Can you find every line in the items below that contains the word "building" and copy each one out in full?

* BEGIN DATASET CONTENT *

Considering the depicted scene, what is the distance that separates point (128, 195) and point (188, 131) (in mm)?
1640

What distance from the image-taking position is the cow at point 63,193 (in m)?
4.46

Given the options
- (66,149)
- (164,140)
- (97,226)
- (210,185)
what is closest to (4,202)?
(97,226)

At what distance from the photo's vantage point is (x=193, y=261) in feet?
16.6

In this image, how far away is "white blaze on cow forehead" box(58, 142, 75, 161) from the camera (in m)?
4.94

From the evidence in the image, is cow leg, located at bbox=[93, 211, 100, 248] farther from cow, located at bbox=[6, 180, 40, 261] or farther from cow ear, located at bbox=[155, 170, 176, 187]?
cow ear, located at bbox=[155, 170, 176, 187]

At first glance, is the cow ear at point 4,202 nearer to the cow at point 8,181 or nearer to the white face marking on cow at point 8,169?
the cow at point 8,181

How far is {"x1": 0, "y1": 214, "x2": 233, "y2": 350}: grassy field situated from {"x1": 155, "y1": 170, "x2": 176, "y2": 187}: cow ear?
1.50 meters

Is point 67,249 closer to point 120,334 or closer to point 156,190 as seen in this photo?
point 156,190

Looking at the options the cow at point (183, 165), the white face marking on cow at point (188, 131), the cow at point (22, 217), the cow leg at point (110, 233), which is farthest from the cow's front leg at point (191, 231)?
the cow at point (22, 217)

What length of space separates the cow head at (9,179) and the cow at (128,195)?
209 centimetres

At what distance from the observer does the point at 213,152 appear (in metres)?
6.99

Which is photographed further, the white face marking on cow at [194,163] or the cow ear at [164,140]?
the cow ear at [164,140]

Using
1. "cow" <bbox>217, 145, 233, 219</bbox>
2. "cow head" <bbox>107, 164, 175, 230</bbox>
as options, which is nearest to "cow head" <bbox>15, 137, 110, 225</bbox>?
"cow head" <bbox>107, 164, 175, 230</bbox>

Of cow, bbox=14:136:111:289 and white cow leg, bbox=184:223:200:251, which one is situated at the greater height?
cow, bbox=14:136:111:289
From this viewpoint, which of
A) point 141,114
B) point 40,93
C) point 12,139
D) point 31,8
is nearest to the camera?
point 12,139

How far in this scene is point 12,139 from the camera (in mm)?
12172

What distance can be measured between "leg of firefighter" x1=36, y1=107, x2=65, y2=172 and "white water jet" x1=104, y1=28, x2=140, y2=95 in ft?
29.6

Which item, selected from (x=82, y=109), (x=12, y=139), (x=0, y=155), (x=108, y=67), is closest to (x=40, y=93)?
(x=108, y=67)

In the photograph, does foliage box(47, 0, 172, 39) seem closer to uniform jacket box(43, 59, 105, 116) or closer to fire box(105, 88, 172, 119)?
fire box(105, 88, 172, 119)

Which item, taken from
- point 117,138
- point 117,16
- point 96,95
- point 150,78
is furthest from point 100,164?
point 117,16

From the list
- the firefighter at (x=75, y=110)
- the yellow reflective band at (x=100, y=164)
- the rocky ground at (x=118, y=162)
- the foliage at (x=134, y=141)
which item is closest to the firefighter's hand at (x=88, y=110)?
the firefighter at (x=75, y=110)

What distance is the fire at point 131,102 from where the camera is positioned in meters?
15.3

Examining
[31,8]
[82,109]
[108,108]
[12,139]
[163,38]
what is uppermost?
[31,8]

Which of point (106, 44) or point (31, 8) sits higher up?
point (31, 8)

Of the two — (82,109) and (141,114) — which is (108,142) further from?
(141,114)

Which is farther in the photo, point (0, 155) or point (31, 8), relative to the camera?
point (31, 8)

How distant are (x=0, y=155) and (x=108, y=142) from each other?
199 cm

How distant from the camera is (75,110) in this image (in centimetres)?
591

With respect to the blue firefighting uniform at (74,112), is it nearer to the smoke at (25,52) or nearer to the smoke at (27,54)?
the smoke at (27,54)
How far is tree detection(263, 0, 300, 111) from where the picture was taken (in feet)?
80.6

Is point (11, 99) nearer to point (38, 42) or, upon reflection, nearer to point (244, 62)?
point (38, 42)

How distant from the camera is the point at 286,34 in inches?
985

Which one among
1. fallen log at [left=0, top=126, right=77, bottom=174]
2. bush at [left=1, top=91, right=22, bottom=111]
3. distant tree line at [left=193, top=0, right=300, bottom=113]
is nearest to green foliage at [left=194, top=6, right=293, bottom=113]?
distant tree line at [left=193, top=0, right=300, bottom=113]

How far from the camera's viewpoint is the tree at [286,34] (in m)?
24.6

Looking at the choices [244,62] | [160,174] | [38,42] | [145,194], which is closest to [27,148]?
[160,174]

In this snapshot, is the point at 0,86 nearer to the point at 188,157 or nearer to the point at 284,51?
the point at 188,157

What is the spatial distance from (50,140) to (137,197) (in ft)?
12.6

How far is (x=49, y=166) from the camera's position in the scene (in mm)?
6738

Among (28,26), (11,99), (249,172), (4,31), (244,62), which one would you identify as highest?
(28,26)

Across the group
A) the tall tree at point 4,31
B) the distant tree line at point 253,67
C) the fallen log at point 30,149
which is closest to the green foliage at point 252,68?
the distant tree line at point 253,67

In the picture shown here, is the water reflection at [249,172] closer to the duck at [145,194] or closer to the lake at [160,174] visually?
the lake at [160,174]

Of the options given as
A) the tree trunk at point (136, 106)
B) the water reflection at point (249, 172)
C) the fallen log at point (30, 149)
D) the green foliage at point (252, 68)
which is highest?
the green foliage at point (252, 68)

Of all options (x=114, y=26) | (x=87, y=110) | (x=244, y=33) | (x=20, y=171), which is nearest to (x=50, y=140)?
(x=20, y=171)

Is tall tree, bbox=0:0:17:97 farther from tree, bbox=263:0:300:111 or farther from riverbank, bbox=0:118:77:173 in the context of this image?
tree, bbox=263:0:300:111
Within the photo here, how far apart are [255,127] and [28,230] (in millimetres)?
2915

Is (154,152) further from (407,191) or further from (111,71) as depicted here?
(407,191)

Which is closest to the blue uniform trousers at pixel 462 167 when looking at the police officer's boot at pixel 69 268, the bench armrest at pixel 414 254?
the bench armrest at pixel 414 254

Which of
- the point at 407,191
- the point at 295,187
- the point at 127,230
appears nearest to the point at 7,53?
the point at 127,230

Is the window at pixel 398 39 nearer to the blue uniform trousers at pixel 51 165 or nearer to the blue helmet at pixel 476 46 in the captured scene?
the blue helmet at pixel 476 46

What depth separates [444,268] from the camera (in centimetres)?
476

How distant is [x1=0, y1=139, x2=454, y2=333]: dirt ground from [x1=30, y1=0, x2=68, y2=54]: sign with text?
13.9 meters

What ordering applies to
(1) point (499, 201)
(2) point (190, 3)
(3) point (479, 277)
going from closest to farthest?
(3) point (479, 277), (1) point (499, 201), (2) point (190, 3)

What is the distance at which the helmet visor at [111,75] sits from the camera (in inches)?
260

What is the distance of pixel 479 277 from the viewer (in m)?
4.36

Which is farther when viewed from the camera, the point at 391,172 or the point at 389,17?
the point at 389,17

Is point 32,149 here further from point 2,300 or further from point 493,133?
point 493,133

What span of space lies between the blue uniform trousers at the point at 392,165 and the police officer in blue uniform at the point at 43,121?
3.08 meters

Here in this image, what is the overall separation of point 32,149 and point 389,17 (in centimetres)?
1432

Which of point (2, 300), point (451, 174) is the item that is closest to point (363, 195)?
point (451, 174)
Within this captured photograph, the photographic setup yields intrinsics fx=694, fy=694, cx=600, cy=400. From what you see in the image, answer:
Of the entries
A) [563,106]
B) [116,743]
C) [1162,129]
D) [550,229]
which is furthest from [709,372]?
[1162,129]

* END DATASET CONTENT *
* BEGIN DATASET CONTENT *

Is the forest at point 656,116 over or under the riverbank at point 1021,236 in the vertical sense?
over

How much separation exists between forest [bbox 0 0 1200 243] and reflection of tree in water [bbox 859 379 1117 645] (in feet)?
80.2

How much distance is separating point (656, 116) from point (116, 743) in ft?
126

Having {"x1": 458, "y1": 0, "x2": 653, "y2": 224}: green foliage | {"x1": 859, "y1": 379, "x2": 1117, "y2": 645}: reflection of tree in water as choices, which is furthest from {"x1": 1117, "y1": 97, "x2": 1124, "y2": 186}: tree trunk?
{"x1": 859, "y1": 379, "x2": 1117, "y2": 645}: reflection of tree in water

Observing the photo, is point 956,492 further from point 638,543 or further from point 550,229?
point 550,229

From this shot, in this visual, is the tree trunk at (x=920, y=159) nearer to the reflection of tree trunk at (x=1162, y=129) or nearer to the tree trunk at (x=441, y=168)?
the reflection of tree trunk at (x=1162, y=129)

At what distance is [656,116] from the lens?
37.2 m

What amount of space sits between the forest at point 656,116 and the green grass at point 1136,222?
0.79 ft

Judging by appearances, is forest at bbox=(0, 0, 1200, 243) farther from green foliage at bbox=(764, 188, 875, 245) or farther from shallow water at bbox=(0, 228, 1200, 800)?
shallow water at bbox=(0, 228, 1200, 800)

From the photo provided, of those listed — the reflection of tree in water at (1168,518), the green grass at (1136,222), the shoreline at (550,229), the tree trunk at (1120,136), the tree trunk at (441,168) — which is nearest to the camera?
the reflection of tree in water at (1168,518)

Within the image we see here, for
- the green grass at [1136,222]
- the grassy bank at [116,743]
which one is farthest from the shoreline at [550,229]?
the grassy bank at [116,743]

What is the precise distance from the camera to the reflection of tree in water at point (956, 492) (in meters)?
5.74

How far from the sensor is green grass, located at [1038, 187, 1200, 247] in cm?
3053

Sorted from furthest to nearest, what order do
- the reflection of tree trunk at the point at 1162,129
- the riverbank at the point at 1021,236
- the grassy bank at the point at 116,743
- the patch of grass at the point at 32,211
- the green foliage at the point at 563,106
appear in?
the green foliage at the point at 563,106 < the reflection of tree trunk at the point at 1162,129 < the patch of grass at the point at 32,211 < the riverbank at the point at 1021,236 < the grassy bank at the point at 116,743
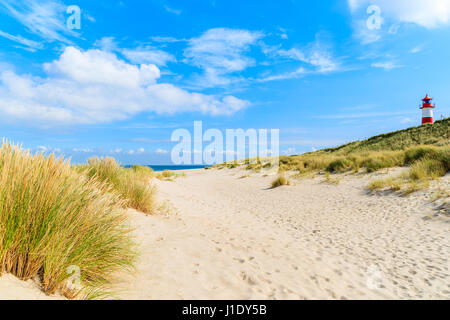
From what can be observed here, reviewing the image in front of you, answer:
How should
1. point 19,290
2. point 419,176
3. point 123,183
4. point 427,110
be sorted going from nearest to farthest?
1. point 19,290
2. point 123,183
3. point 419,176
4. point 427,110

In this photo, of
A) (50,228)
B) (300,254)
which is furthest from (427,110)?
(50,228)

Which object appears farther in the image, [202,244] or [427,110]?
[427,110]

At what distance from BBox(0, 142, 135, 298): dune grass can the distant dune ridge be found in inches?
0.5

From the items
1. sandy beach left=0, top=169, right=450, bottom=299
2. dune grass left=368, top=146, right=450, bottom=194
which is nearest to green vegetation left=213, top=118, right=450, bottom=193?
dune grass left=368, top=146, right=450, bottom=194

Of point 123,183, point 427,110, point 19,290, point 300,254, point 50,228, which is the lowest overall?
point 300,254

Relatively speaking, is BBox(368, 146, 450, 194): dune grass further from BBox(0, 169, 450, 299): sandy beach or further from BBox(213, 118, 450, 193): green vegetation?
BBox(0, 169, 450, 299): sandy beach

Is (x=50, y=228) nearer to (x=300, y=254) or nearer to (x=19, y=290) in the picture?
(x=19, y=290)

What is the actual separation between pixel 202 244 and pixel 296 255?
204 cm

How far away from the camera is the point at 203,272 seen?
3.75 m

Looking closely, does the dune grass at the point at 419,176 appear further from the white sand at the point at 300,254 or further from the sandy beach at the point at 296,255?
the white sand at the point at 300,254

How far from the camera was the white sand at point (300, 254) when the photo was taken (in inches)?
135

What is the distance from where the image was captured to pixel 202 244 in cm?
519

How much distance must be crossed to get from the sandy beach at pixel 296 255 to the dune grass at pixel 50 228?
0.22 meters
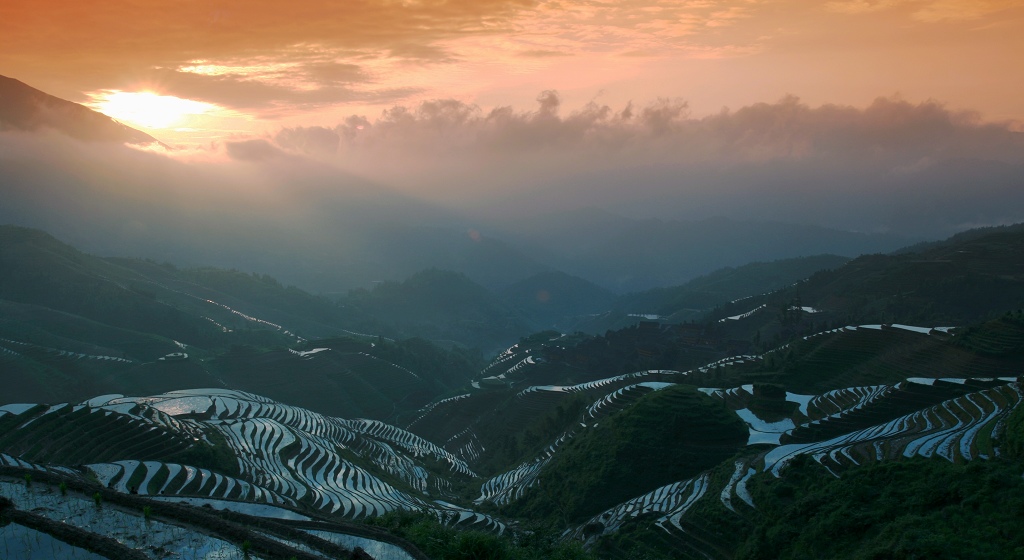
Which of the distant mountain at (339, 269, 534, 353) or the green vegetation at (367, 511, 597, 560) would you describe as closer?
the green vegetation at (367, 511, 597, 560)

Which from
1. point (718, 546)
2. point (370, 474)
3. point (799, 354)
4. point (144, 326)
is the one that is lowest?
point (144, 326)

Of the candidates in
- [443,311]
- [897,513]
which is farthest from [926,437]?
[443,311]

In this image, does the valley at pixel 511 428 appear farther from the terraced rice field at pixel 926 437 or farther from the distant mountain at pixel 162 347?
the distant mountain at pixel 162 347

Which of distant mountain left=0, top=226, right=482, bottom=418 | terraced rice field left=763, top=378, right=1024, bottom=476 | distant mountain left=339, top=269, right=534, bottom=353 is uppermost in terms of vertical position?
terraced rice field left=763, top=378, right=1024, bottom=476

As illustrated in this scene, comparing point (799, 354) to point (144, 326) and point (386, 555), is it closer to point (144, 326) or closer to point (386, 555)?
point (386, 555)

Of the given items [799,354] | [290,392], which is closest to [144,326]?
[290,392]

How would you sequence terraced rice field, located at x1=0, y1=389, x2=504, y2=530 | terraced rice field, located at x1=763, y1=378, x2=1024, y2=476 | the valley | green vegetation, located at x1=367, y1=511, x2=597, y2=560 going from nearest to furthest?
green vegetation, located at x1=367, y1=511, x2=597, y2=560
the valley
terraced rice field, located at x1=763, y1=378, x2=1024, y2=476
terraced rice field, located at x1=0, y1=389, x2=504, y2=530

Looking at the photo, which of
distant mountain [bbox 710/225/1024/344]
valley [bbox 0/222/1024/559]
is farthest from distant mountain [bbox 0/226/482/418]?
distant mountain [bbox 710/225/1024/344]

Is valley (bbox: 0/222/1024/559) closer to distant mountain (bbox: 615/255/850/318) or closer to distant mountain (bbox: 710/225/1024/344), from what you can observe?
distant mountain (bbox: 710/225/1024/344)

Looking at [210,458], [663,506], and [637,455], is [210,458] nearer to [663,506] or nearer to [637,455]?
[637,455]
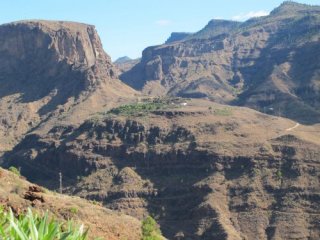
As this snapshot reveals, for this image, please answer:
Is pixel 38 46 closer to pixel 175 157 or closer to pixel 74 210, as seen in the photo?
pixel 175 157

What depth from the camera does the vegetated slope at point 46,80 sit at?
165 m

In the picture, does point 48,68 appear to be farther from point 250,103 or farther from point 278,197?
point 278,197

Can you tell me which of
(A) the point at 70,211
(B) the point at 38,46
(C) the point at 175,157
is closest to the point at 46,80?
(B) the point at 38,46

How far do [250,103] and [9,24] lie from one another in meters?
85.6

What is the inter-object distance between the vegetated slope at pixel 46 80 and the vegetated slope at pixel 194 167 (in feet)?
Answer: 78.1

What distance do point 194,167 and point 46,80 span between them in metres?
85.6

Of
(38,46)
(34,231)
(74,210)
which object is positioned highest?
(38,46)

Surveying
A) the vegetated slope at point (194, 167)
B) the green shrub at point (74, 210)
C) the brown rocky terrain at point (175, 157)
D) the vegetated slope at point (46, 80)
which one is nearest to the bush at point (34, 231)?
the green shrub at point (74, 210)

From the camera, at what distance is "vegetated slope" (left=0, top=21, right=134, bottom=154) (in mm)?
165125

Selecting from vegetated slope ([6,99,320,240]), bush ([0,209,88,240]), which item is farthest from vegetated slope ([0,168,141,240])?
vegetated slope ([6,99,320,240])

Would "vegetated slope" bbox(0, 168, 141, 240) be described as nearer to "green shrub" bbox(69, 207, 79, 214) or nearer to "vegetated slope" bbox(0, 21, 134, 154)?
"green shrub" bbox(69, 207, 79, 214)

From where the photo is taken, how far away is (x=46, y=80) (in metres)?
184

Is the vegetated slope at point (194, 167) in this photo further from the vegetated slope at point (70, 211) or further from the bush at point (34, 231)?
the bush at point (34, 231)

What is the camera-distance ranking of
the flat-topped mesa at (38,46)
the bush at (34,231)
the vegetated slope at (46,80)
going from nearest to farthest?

* END DATASET CONTENT *
* BEGIN DATASET CONTENT *

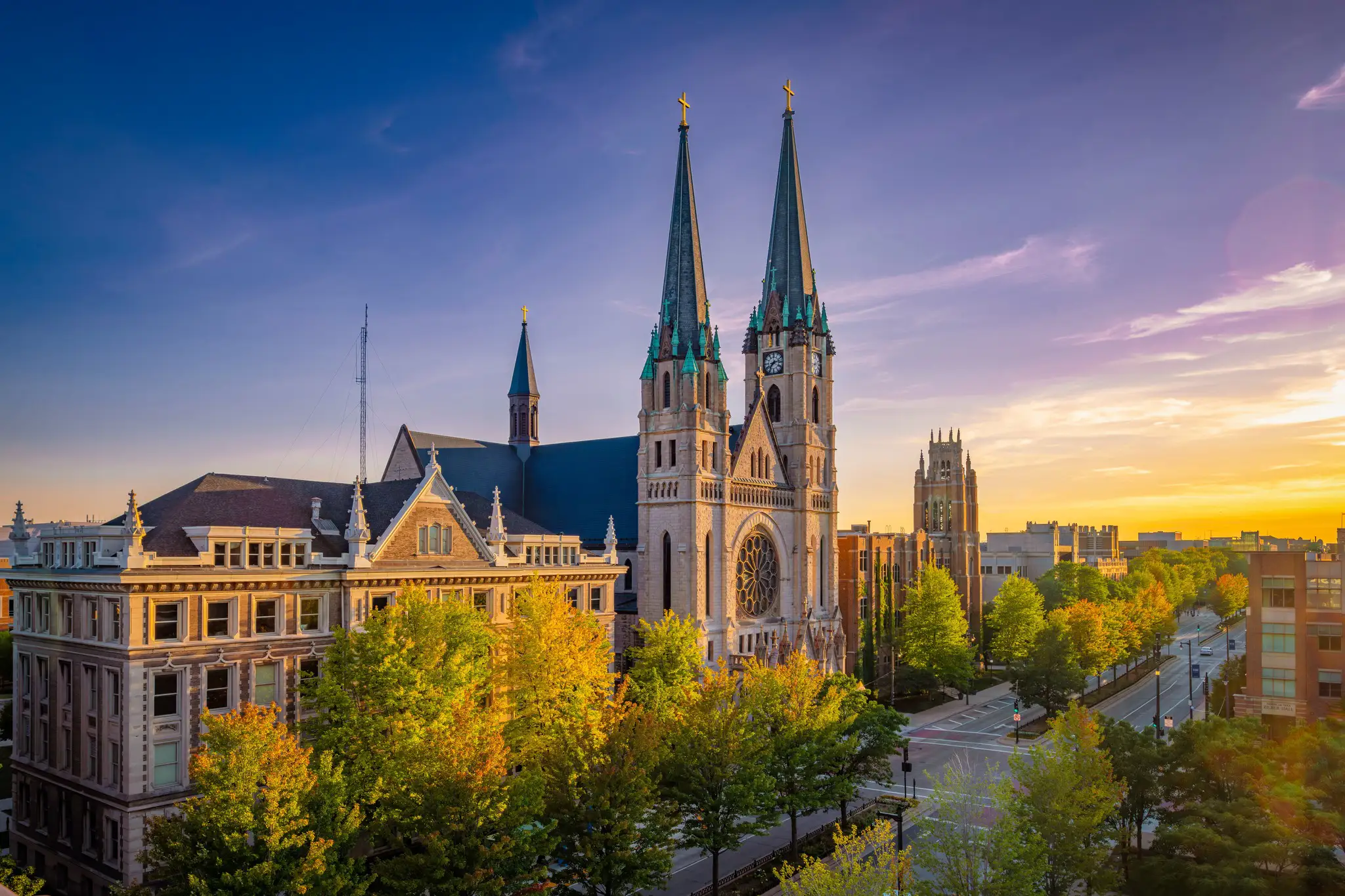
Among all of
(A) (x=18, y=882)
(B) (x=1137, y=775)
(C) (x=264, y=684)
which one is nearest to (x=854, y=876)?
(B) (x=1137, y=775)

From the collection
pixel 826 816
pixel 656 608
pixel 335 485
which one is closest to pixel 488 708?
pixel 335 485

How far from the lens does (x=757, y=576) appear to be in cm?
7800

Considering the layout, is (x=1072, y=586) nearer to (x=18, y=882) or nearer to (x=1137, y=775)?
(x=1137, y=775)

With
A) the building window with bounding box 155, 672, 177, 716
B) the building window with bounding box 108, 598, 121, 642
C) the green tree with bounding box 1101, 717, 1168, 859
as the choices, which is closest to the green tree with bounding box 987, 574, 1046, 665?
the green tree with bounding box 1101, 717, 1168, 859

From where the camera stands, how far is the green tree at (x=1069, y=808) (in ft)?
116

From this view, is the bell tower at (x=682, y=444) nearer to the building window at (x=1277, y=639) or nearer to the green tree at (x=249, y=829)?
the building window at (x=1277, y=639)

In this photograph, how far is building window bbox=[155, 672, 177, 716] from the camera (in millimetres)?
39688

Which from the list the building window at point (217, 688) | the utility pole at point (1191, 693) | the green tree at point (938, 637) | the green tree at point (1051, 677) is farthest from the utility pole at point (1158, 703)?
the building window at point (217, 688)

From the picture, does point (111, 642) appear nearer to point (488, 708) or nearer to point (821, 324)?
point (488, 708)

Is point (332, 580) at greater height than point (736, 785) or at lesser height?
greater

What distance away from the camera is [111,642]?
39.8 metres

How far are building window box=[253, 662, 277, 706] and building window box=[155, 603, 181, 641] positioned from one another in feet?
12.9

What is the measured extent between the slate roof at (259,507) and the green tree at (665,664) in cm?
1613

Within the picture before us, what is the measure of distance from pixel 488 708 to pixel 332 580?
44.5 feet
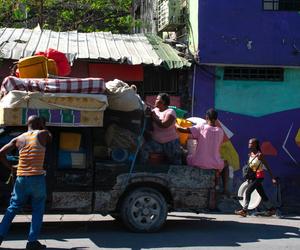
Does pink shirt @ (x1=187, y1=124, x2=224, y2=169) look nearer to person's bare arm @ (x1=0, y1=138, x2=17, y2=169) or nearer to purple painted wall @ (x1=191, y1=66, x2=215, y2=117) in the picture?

* END DATASET CONTENT *

**CORRECT OUTPUT:**
A) the building window with bounding box 155, 672, 177, 716
B) the building window with bounding box 108, 598, 121, 642
From this view, is the bell tower at (x=682, y=444) nearer to the building window at (x=1277, y=639) or nearer to the green tree at (x=249, y=829)?
the building window at (x=1277, y=639)
In this photograph, how far is building window bbox=[155, 672, 177, 716] from the camera (in millimetres)?
Which from the list the building window at point (217, 688) | the utility pole at point (1191, 693) | the green tree at point (938, 637) | the green tree at point (1051, 677) is farthest from the utility pole at point (1158, 703)?
the building window at point (217, 688)
How far are building window box=[253, 662, 277, 706] and building window box=[155, 603, 181, 641] positioned from one another in feet?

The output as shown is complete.